In Europe, anxiety over Greece and the sovereign debt crisis was displaced by renewed worries about a broader weakening of the regional economy. Preliminary “flash” estimates of February’s Purchasing Managers’ Index (PMI) showed economic activity in the eurozone contracting for the sixth time in the past seven months. Nonetheless, although Europe has stalled, it is not collapsing, and growth prospects vary by country.
Globally, growth data remains favorable. Leading global economic indicators are up, global earnings estimates have rebounded and global PMI indexes are at levels associated with an annual growth rate of more than 4%. Japan is growing above trend, and the rest of Asia (excluding China) is booming.
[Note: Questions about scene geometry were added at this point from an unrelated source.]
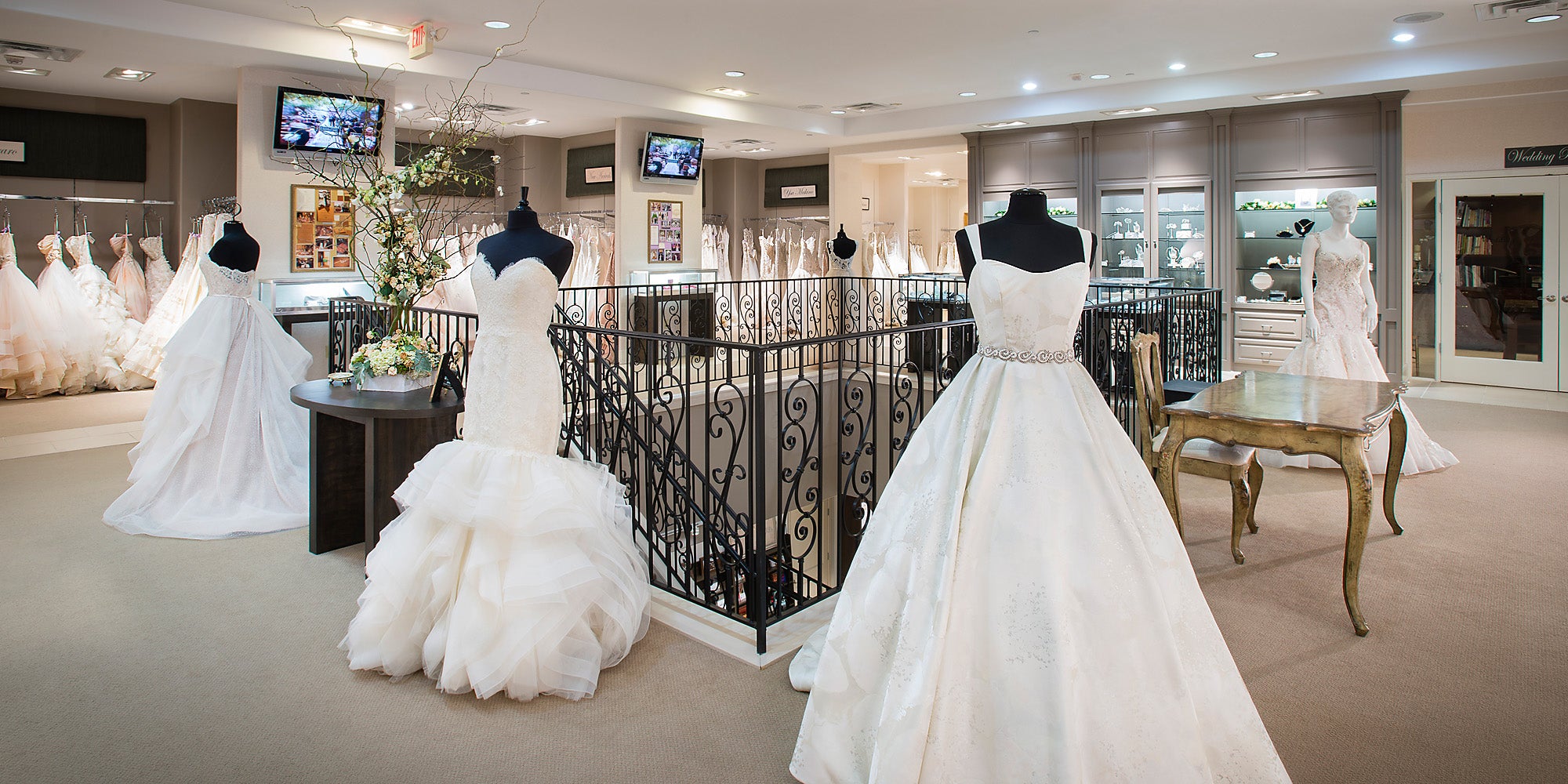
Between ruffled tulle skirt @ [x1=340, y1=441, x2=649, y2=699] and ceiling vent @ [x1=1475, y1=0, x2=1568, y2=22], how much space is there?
7.39 meters

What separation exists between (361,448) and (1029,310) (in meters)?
3.47

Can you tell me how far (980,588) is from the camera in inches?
86.0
China, however, remains a puzzle. Housing prices continue to tick down, and the Chinese government has signaled its intention to drive them even lower. These public statements, along with prior readings of steel, cement and auto demand in January, all point to slower growth in China. This has raised a bearish chorus that now calls for a GDP growth rate below 8%—which, in the bear’s opinion, represents a “hard” landing for the Chinese economy. Adding to concerns was the release of China’s preliminary PMI data for February, indicating a slowdown in the manufacturing and service sectors, with potential repercussions for global growth.
While the recent economic news out of China has been disappointing, it’s not clear whether the weakness marks the beginning of a deeper, sustained slowdown or a temporary soft patch that can be worked through over the next few months, particularly if China decides to pursue further monetary easing to stimulate demand. As global investors, we meet frequently with large multinational companies, some of which reported significant improvement in their Chinese business for February. In addition, one of TIAA-CREF’s global equity analysts, currently in China to conduct company research, reports that steel and cement shipments have begun to rise for the specific firms she is visiting. Although such improvement has not been reflected in Chinese equity markets, the bearish point of view may be at or near an unsustainable extreme.
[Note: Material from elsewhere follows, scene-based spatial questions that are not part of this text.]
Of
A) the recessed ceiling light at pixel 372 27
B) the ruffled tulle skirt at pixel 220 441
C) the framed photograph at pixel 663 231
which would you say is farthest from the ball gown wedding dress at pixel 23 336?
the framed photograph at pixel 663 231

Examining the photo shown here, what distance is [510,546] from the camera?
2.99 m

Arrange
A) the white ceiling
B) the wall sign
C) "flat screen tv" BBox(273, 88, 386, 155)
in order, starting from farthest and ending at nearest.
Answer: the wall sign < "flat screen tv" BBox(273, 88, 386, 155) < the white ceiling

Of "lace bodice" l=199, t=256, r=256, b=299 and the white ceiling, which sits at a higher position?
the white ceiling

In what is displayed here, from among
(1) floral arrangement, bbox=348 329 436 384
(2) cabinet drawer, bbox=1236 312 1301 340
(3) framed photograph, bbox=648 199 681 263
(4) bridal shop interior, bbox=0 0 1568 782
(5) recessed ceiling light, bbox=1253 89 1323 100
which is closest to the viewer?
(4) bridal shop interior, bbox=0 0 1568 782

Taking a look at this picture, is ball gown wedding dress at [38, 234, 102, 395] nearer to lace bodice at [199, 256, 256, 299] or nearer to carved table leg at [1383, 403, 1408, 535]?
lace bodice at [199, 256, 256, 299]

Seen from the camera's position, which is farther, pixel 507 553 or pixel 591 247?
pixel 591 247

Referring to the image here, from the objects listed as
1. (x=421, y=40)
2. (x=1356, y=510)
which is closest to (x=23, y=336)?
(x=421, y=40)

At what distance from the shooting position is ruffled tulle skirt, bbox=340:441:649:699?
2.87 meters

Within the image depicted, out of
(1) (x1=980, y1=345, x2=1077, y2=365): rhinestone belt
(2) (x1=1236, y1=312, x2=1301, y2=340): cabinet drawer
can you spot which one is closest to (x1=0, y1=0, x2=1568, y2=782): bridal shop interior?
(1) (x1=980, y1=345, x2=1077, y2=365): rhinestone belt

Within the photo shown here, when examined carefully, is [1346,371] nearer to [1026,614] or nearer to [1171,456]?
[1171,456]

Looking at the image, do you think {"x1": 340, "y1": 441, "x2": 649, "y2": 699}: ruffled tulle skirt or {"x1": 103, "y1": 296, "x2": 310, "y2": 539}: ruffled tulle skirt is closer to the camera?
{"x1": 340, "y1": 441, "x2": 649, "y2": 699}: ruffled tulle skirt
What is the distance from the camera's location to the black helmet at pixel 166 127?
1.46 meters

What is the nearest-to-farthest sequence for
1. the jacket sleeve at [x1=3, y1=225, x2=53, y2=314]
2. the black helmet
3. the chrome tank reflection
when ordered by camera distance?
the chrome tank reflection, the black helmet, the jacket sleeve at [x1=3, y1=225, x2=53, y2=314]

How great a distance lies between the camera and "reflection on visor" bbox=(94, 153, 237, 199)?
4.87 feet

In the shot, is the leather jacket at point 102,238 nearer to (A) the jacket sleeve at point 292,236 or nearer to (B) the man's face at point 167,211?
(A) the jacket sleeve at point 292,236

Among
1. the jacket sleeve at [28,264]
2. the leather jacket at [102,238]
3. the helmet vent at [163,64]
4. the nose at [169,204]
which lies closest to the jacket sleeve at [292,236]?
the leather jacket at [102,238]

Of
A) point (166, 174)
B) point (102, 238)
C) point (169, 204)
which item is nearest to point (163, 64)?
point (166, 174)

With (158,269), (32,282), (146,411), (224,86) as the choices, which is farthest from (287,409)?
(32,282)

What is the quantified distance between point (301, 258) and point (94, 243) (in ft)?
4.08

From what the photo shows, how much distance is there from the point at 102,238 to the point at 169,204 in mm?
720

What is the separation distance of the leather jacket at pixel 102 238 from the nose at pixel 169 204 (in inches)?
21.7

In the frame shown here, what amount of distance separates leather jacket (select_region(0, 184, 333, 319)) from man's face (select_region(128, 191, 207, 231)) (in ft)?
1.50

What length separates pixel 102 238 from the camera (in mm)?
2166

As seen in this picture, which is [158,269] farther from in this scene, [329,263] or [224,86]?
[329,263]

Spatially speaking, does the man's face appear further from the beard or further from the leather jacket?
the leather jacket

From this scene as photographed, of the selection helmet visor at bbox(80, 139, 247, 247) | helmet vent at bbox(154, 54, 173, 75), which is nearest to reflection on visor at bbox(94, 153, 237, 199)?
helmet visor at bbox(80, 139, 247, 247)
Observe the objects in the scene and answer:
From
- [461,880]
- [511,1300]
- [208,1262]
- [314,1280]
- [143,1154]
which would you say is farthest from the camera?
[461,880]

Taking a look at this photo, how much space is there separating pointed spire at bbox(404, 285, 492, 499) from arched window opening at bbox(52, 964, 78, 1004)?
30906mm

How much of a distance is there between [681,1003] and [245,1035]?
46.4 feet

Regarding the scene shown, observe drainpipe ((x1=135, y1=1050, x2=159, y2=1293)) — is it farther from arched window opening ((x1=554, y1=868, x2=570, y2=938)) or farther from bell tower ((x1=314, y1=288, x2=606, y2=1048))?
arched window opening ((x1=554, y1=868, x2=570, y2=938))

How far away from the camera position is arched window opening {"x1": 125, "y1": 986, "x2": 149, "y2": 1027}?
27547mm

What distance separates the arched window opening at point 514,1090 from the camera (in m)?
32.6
Against this backdrop, the S&P 500 Index fell by about 1% for the week (through March 22), but was still up 2.1% and 11.3% for the month and year to date, respectively. Foreign developed and emerging equity market returns, as measured by MSCI indexes, have been slightly negative for the month but remained solidly in positive territory for the year to date.
Meanwhile, the 10-year U.S. Treasury yield fell by 10 basis points during the week, reaching 2.29% on March 22. This is still higher than the year-to-date low of 1.83% and last year’s low of 1.72%, but also substantially below the 2011 peak of 3.75%. On balance, despite the past week’s move toward Treasuries, we continue to see relatively strong demand for corporate credit and other higher-yielding, non-Treasury fixed-income sectors.
Looking ahead, global stock markets remain healthy but are due for a pullback. Among the many potential catalysts that could drive a correction are geopolitical tensions involving Israel and Iran (with far-reaching implications for global oil prices), more anxiety over Europe, and daunting fiscal issues in the U.S., which will come into sharper focus as we head into the presidential election campaign.
Perhaps in anticipation of these risks, equity markets have been skewing toward the relative stability of large-capitalization stocks. Since February 15, the S&P 100 Index (representing the 100 largest S&P companies by market cap) has led all other U.S. indexes by more than 200 basis points. Fixed-income markets are paying close attention to the potential dampening effect of higher gasoline prices on consumer spending. If the U.S. housing market continues to improve and fears of a confrontation in the Middle East begin to ease, we could see Treasury yields resume their upward climb.
The information provided herein is as of March 23, 2012.
The material is for informational purposes only and should not be regarded as a recommendation or an offer to buy or sell any product or service to which this information may relate. Certain products and services may not be available to all entities or persons.